Damit spielt Koschs Arbeitsgruppe eine zentrale Rolle dabei, die Gesellschaft durch Forschung und Entwicklung im Bereich der Mensch-Computer-Interaktion voranzubringen. „Wir entwickeln Technologien und Schnittstellen mit Schwerpunkt auf KI, die für alle Menschen zugänglich sind“, erläutert Kosch. „Dadurch tragen wir zur digitalen Inklusion bei und ermöglichen es mehr Menschen, am digitalen Leben teilzunehmen und von neuartigen Technologien zu profitieren.“
Ziel der Forschung ist, die Interaktion zwischen Menschen und Computern intuitiver und effizienter zu gestalten. Kosch: „Durch die Analyse physiologischer Daten entwickeln wir Systeme, die Stress reduzieren und das Wohlbefinden fördern, indem adaptive Interfaces erkennen, wenn Nutzende gestresst sind, und entsprechende Anpassungen vornehmen.“ Zudem schaffen die Wissenschaftler:innen innovative Lehr- und Lernwerkzeuge, die das Verständnis und die Anwendung moderner Technologien erleichtern und die nächste Generation von Fachkräften auf die Herausforderungen der digitalen Zukunft vorbereiten.
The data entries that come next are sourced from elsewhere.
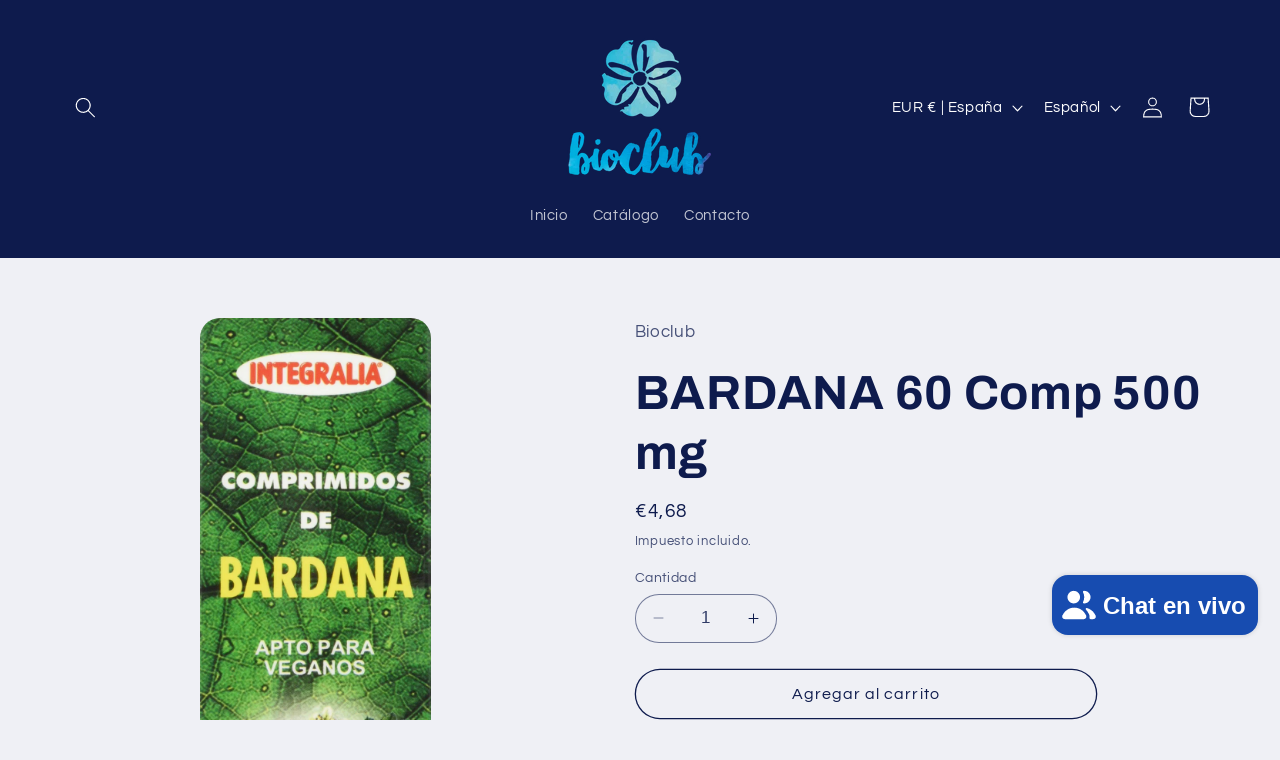

--- FILE ---
content_type: application/x-javascript; charset=utf-8
request_url: https://bundler.nice-team.net/app/shop/status/572a24-2.myshopify.com.js?1768971375
body_size: 62
content:
var bundler_settings_updated='1700850198';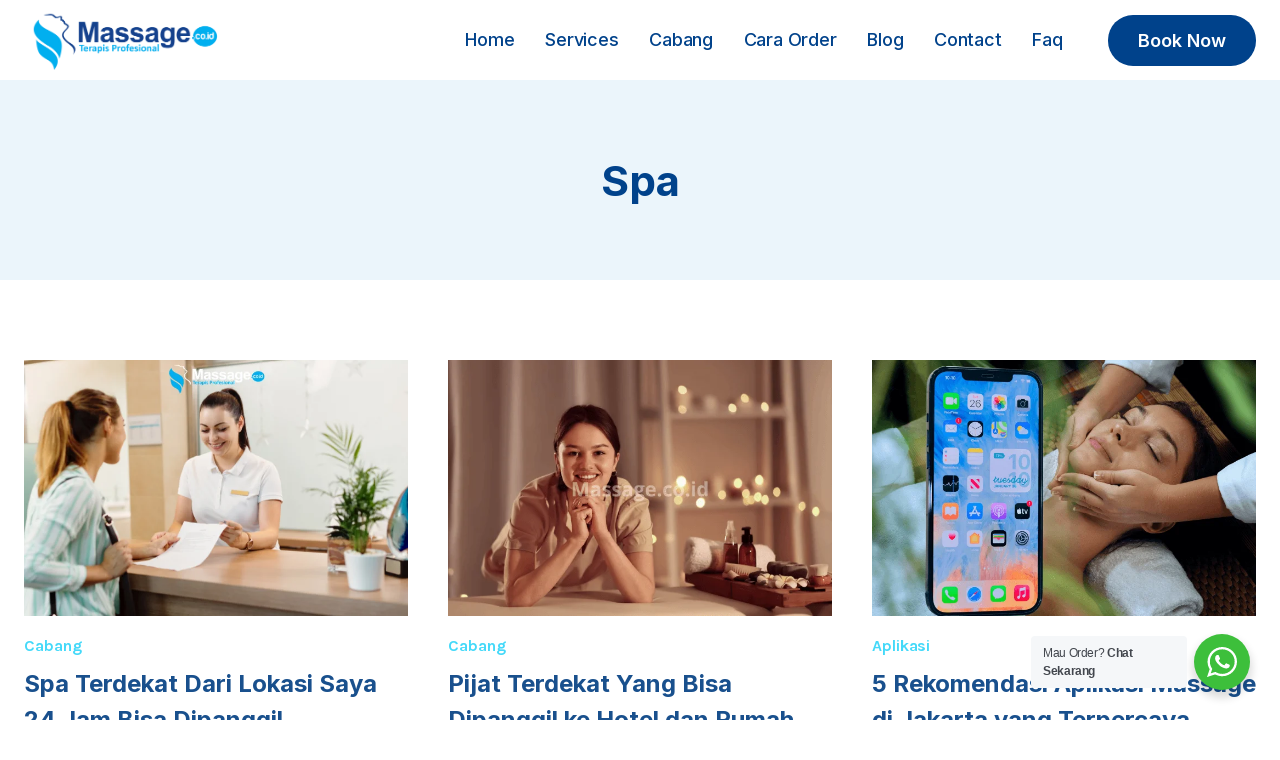

--- FILE ---
content_type: text/html; charset=utf-8
request_url: https://www.google.com/recaptcha/api2/aframe
body_size: 183
content:
<!DOCTYPE HTML><html><head><meta http-equiv="content-type" content="text/html; charset=UTF-8"></head><body><script nonce="kGbToXhXuWtoA83SYL5oUw">/** Anti-fraud and anti-abuse applications only. See google.com/recaptcha */ try{var clients={'sodar':'https://pagead2.googlesyndication.com/pagead/sodar?'};window.addEventListener("message",function(a){try{if(a.source===window.parent){var b=JSON.parse(a.data);var c=clients[b['id']];if(c){var d=document.createElement('img');d.src=c+b['params']+'&rc='+(localStorage.getItem("rc::a")?sessionStorage.getItem("rc::b"):"");window.document.body.appendChild(d);sessionStorage.setItem("rc::e",parseInt(sessionStorage.getItem("rc::e")||0)+1);localStorage.setItem("rc::h",'1768746674173');}}}catch(b){}});window.parent.postMessage("_grecaptcha_ready", "*");}catch(b){}</script></body></html>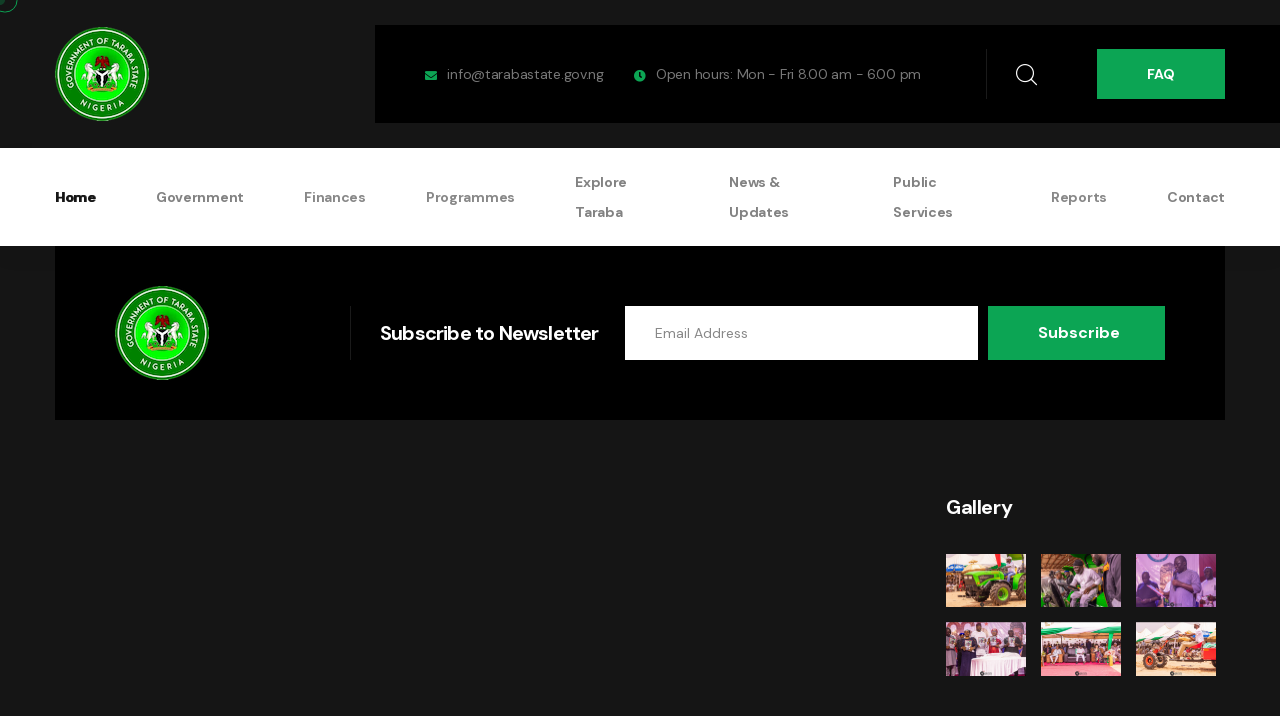

--- FILE ---
content_type: application/javascript
request_url: https://www.tarabastate.gov.ng/static/js/12.10fdf23d.chunk.js
body_size: 833
content:
"use strict";(self.webpackChunktaraba_website=self.webpackChunktaraba_website||[]).push([[12],{8012:(e,s,t)=>{t.r(s),t.d(s,{default:()=>r});t(5043);var i=t(3216),n=t(9381),l=t(579);function r(){const e=(0,i.Zp)();return(0,l.jsx)(n.A,{title:"404 Page Not Found",sx:{height:1},children:(0,l.jsx)("div",{style:{display:"flex",justifyContent:"center",alignItems:"center"},children:(0,l.jsx)("div",{style:{justifyContent:"center",alignItems:"center"},children:(0,l.jsx)("div",{children:(0,l.jsx)("div",{className:"bg-img",children:(0,l.jsxs)("div",{className:"middle",children:[(0,l.jsx)("h1",{children:"UNDER CONSTRUCTION"}),(0,l.jsx)("hr",{}),(0,l.jsx)("p",{children:"Please bear with us."}),(0,l.jsx)("button",{style:{marginTop:10},onClick:()=>e(-1),children:"Go back"})]})})})})})})}}}]);
//# sourceMappingURL=12.10fdf23d.chunk.js.map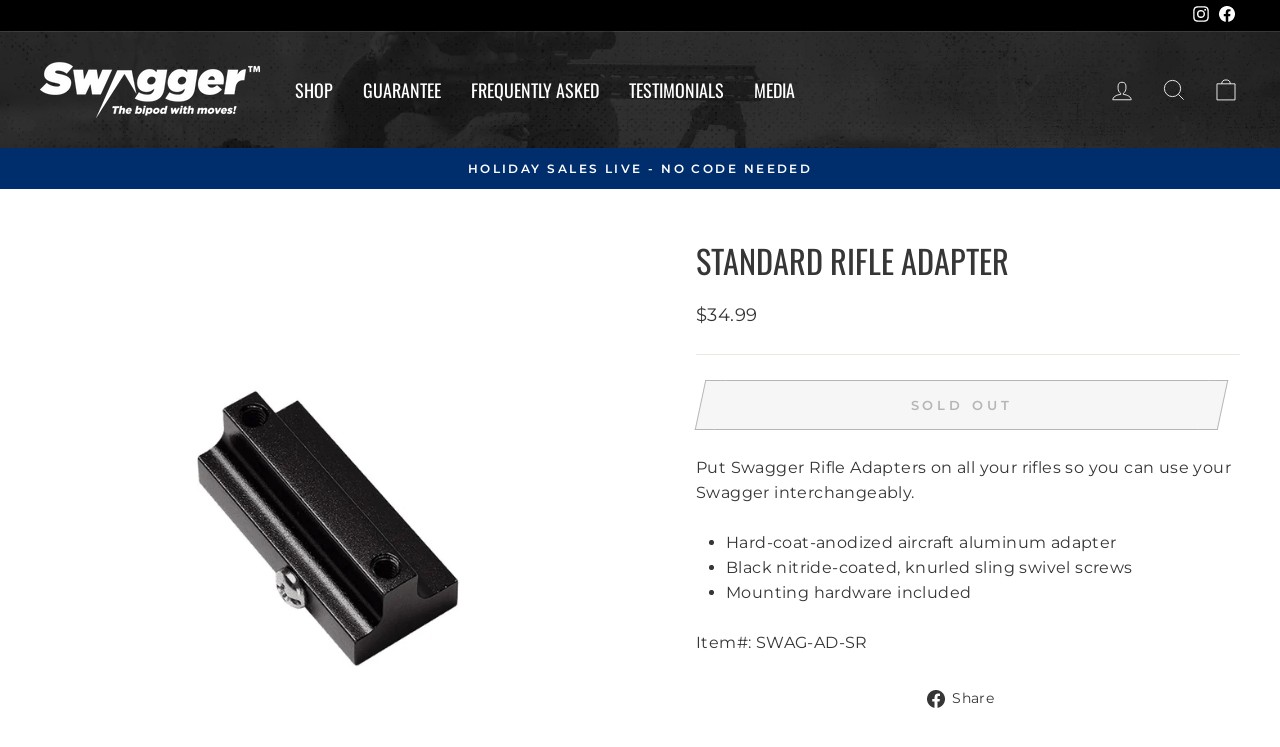

--- FILE ---
content_type: application/x-javascript; charset=utf-8
request_url: https://bundler.nice-team.net/app/shop/status/swaggerbipods.myshopify.com.js?1768816216
body_size: -332
content:
var bundler_settings_updated='1744053614';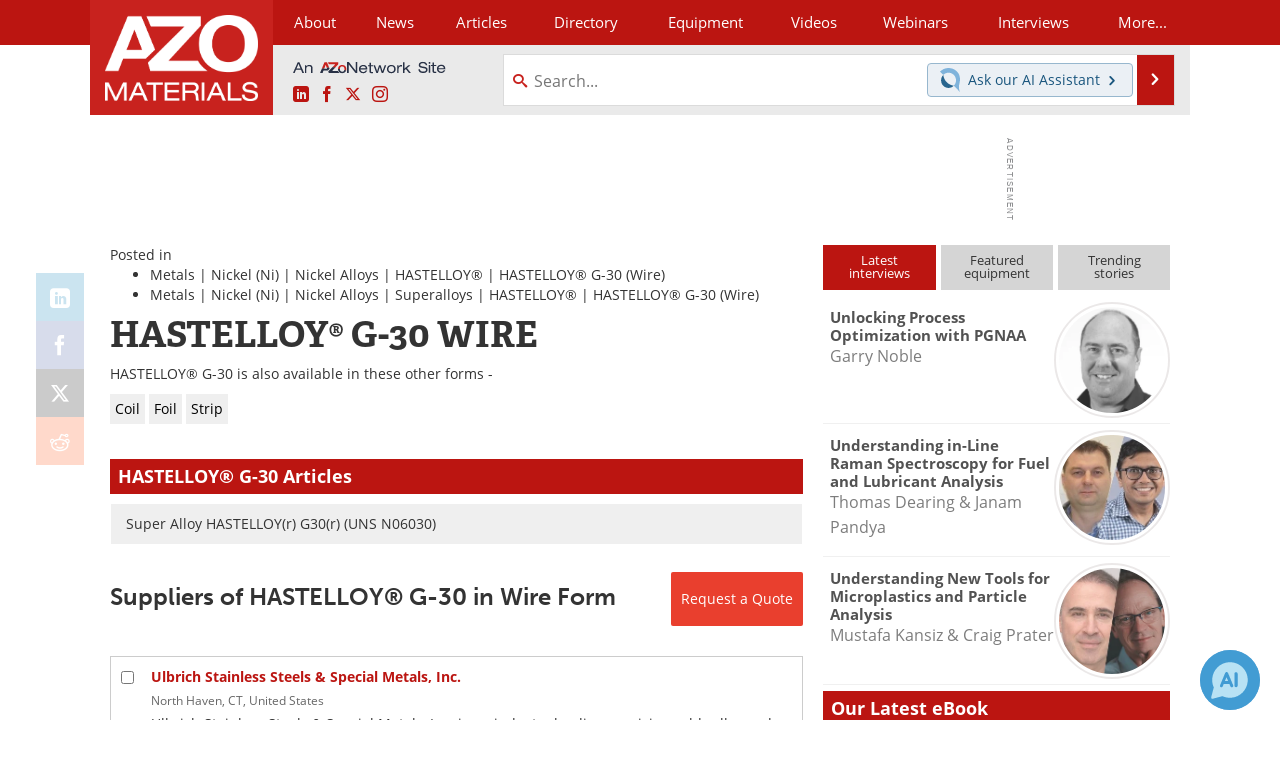

--- FILE ---
content_type: text/html; charset=utf-8
request_url: https://www.google.com/recaptcha/api2/aframe
body_size: 267
content:
<!DOCTYPE HTML><html><head><meta http-equiv="content-type" content="text/html; charset=UTF-8"></head><body><script nonce="mFlPwAJKhoFvhaZ70WcFPg">/** Anti-fraud and anti-abuse applications only. See google.com/recaptcha */ try{var clients={'sodar':'https://pagead2.googlesyndication.com/pagead/sodar?'};window.addEventListener("message",function(a){try{if(a.source===window.parent){var b=JSON.parse(a.data);var c=clients[b['id']];if(c){var d=document.createElement('img');d.src=c+b['params']+'&rc='+(localStorage.getItem("rc::a")?sessionStorage.getItem("rc::b"):"");window.document.body.appendChild(d);sessionStorage.setItem("rc::e",parseInt(sessionStorage.getItem("rc::e")||0)+1);localStorage.setItem("rc::h",'1769916472878');}}}catch(b){}});window.parent.postMessage("_grecaptcha_ready", "*");}catch(b){}</script></body></html>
Denkbar ist auch, dass durch die Arbeit der Adlershofer Forschenden unter anderem intelligente Assistenzsysteme im Gesundheitswesen präventive Maßnahmen vorschlagen oder individuelle Therapiepläne optimieren können, was die Lebensqualität und -zufriedenheit erheblich steigert. Fast unnötig zu betonen, dass auch diese Forschung Gesellschaften voranbringen wird.